Одна кровать на двоих

Андрей Ярошевич
 
1.

   Всякие мысли приходят, в основном пустые.
   Вот, к примеру: почему я не купил ей очки?
- Да когда же ты мне купишь очки?!- кричала она.- Всё время я должна сидеть в первых рядах на лекциях, чтобы слайды видеть!
Мы мучились вместе в университете.
- Да кто ты такой, что подруге очки купить не в состоянии!
- Да в том то и дело, что этого я до сих пор не понял; а слайдов вообще не видно?
- Да уж скоро и вообще!
- Тогда попробуй запоминать чутьём, главные детали….
   Теперь она профессор, состоятельный человек, жена крупного специалиста, мать, живёт в Европе. Я наоборот. Очки, такая мелочь, но почему же я не купил их для неё? Может они казались мне лишними на Эльвире, с её крупным восточным лицом,- не знаю. И почему она сама не их купила? Пытаюсь понять….


 2.

   Иногда дело делаешь или в безделье, - вдруг приходят воспоминания.
   Отправляясь с моей спутницей жизни в археологическую экспедицию, я имел самые серьёзные виды на семейную жизнь. Я уже работал в хакасской экспедиции несколько сезонов, но сейчас не заладилось – начальник решила быть со мной особенно строгой и, несмотря на мои прошлогодние заслуги, я был уволен. Свобода сия означала полную неопределённость.               

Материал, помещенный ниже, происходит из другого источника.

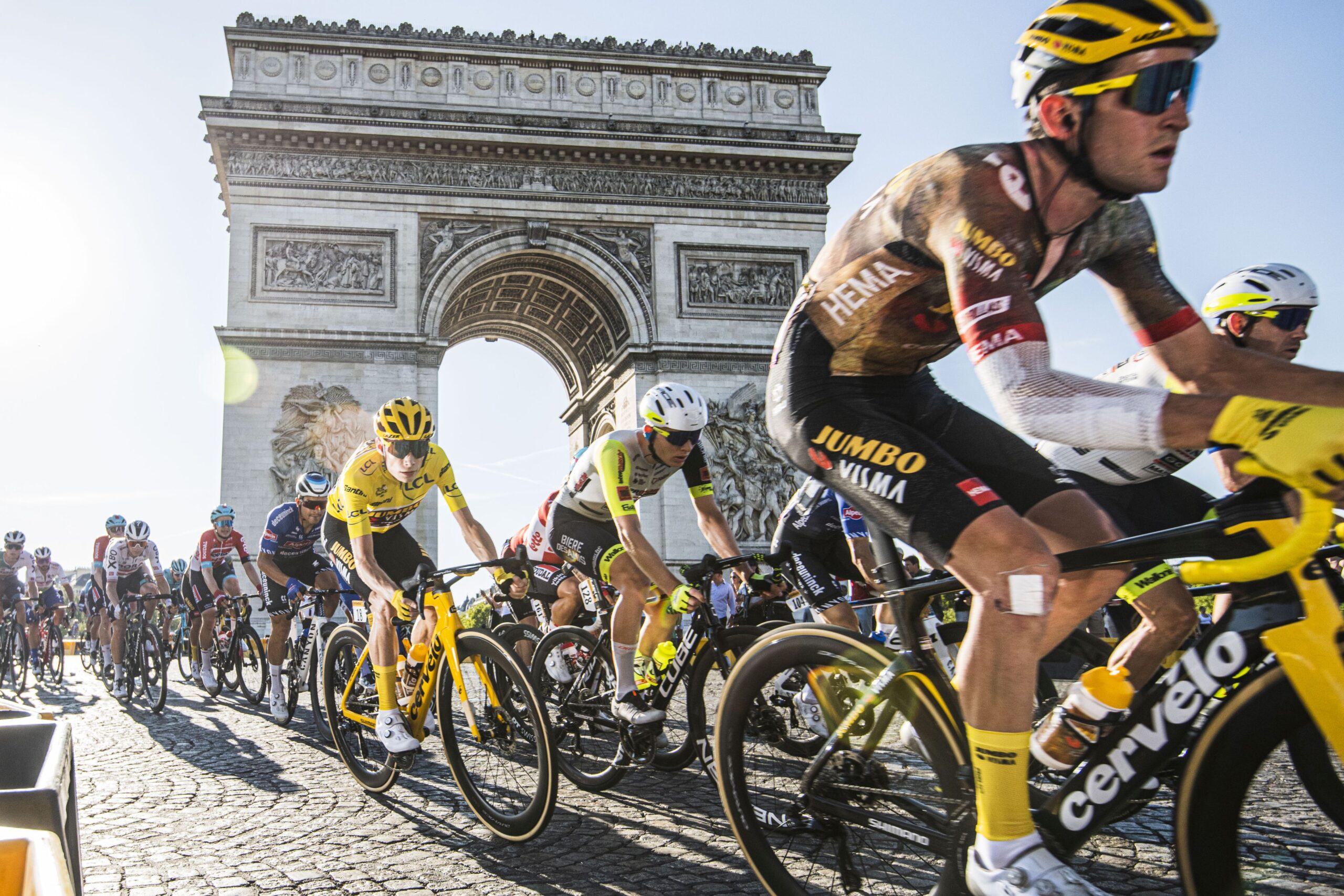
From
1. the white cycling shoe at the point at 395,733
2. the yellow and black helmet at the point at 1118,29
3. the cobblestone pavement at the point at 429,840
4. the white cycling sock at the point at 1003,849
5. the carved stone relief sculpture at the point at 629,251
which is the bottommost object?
the cobblestone pavement at the point at 429,840

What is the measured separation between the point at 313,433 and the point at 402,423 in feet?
58.2

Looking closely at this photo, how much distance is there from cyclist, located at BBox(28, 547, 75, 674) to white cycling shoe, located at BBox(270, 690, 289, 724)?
7.54 m

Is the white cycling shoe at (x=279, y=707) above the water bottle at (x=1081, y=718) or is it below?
below

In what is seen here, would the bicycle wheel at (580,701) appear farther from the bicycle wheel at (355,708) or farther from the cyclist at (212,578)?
the cyclist at (212,578)

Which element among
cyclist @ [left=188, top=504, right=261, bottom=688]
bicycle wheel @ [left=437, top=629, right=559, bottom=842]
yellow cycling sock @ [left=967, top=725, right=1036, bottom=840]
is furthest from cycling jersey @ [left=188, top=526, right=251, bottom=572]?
yellow cycling sock @ [left=967, top=725, right=1036, bottom=840]

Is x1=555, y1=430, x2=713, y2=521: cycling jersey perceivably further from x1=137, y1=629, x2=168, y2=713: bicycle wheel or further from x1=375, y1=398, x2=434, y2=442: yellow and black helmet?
x1=137, y1=629, x2=168, y2=713: bicycle wheel

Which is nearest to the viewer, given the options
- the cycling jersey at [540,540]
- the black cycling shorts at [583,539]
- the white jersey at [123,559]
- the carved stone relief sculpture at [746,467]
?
the black cycling shorts at [583,539]

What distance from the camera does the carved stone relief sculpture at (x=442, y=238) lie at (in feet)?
77.7

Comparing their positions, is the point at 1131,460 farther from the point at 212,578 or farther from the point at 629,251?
the point at 629,251

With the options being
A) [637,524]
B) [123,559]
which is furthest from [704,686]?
[123,559]

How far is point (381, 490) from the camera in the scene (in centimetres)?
525

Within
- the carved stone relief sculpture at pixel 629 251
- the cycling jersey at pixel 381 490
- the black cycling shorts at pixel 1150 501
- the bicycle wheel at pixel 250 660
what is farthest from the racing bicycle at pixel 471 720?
the carved stone relief sculpture at pixel 629 251

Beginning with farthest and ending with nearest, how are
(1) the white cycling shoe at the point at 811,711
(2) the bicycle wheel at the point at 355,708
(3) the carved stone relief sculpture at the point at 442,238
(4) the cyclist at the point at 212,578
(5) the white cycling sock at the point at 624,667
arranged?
(3) the carved stone relief sculpture at the point at 442,238
(4) the cyclist at the point at 212,578
(2) the bicycle wheel at the point at 355,708
(5) the white cycling sock at the point at 624,667
(1) the white cycling shoe at the point at 811,711

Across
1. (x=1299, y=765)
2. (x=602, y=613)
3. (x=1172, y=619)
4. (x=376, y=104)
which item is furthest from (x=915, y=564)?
(x=376, y=104)
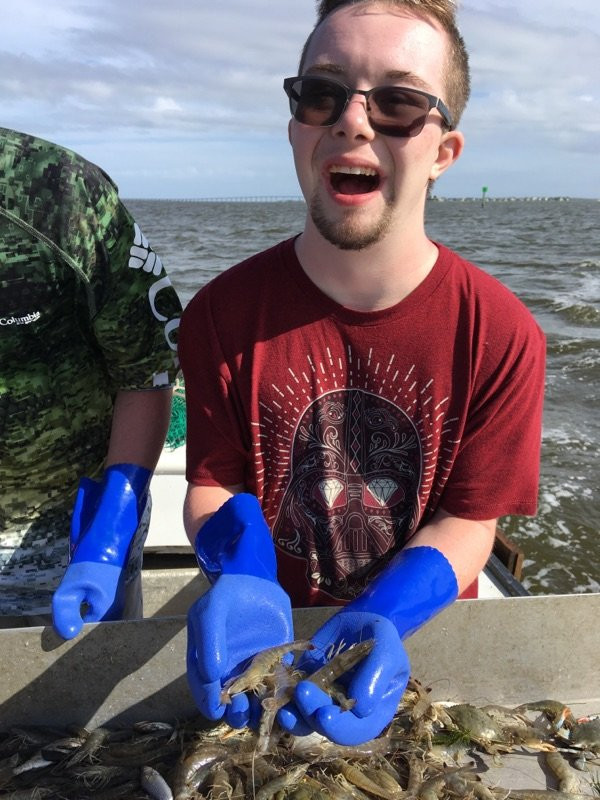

  Мне заплатили немного денег – в Хакассию я приехал на платформе с машиной, помогал ставить лагерь, обновлял контакты с местным населением. Но денег этих было недостаточно для покупки двух билетов домой. Я не помню, чтобы кого-либо ещё так сразу выгоняли и за большие провинности, даже воровство прощали до поры до времени, а тут – небольшое разногласие ….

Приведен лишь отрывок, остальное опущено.